Turkey’s preservation efforts save species from extinction

The wildlife is dwindling amid urbanization and other man-made factors but hope prevails against extinction due to the efforts of several organizations and countries. Turkey for its part, marks World Wildlife Day, observed on March 3, with the pride of having saved four species on the brink of extinction. Wildlife breeding stations across the country give them a safe environment to thrive and intervention in the case of injured animals which are treated and released back into nature also contribute to the preservation efforts.

Breeding stations across Anatolia run by the Directorate of Nature Protection and Natural Parks of the Ministry of Agriculture and Forestry put an end to concerns for Anatolian wild sheep, gazelles, European fallow deer and bald ibis and saved them from extinction.

Turkey declared 85 areas across the country as “wildlife development areas” and actively protects animals there, in an area covering more than 1.1 million hectares (2.72 million acres). Wildlife areas are home to diverse species, from the abovementioned animals to waterfowl, wild goats, striped hyenas, Caucasian grouse, pheasant, desert monitor, caracal to Euphrates softshell turtle and brown bear.

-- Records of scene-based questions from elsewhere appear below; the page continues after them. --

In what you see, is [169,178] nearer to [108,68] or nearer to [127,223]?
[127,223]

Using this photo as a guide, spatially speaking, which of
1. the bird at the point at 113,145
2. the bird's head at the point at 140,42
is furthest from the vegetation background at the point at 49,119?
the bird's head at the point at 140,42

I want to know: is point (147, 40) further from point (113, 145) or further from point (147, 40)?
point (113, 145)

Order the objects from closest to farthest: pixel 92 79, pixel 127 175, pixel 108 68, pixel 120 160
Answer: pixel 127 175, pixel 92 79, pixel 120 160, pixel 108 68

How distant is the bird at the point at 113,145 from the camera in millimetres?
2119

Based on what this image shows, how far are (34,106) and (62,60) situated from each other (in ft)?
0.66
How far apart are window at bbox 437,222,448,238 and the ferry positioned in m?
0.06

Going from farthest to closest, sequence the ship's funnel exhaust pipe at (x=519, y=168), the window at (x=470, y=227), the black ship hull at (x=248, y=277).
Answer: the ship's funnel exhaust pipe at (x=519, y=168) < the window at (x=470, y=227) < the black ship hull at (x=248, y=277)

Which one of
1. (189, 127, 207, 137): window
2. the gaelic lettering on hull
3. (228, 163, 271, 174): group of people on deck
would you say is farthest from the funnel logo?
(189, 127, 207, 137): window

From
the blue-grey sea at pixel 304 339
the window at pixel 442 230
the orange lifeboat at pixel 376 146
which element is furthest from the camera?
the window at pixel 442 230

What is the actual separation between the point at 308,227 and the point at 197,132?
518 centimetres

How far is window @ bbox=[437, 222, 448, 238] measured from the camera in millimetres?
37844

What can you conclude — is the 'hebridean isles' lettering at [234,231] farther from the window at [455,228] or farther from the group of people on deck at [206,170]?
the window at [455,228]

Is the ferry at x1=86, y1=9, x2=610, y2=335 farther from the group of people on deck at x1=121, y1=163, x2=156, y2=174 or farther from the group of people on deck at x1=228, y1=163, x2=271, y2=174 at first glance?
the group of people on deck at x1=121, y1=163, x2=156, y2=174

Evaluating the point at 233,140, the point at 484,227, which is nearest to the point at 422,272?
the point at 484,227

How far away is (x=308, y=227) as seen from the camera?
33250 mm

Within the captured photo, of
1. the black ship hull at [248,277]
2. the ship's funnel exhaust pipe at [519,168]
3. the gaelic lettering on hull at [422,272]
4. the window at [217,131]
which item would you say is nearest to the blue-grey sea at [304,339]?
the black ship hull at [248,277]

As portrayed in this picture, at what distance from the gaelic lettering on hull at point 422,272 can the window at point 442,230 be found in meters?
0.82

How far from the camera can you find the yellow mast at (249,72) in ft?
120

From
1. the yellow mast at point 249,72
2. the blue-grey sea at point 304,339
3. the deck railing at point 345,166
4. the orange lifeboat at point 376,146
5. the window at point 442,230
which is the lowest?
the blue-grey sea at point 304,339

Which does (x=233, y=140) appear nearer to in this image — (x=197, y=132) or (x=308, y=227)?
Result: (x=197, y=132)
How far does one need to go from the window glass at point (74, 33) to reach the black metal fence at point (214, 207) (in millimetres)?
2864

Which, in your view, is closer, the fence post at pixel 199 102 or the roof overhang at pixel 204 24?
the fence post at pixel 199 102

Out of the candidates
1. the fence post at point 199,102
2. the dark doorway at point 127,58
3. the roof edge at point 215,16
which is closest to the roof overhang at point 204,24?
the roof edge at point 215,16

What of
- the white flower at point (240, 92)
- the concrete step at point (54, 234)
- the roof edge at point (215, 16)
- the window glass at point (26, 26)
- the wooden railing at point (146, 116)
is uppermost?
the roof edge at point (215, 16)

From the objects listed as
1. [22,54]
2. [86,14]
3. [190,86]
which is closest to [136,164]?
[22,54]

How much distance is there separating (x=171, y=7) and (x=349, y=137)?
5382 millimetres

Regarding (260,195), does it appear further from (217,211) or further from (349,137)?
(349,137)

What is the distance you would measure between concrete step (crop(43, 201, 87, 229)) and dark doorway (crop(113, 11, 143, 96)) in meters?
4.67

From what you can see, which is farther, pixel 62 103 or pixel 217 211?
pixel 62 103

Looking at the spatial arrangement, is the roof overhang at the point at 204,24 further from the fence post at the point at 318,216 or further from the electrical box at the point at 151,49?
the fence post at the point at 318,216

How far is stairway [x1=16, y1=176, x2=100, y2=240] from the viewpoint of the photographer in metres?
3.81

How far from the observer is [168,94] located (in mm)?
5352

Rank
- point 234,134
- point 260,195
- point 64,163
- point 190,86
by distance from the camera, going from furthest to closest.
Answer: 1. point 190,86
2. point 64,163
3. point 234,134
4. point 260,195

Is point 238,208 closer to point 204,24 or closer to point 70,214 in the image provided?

Thirteen breeding stations cater to the needs of wild species across the country. In the past five years, 1,104 animals were born in these stations, all from endangered species from fallow deer to bald ibis. After spending their early days in the stations, they are released into nature. Between 2003 and 2020, 1,869 animals were released into nature after they were born in those stations. The bald ibis was at the worst state among them, in terms of extinction. There were only 42 bald ibises in the country in 2000 and this number, as of February, has increased to 300, thanks to a breeding station set up in their homeland Berecik, a town in the southeastern province of Şanlıurfa.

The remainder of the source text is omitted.